#### [TO BE DONE]
Count the lines in the items below that contain the word "nearer". Reply with that number alone.

#### [STORED ROWS]
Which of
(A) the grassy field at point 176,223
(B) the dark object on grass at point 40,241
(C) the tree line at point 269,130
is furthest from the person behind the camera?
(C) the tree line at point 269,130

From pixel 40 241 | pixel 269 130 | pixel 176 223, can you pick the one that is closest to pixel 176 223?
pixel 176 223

---

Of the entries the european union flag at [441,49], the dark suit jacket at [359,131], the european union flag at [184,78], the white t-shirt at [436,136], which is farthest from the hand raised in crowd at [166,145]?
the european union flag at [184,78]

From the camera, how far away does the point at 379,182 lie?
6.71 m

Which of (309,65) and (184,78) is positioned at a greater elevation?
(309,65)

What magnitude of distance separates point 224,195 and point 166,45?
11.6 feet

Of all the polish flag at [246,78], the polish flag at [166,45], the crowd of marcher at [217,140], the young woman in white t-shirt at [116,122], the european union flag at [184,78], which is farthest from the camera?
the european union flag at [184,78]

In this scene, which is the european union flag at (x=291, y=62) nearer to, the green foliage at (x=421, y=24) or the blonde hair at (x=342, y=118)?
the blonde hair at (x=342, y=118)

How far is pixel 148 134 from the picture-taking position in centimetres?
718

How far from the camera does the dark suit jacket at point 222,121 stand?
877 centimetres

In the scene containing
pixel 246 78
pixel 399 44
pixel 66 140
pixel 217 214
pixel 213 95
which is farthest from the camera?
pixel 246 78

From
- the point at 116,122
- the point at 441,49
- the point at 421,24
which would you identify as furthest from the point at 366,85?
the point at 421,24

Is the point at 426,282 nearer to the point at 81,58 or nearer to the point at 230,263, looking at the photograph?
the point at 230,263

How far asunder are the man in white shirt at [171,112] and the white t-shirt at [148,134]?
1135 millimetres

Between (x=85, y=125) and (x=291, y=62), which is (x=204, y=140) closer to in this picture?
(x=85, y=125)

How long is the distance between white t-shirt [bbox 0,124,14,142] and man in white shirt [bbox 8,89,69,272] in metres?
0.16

#### [OUTPUT BELOW]
2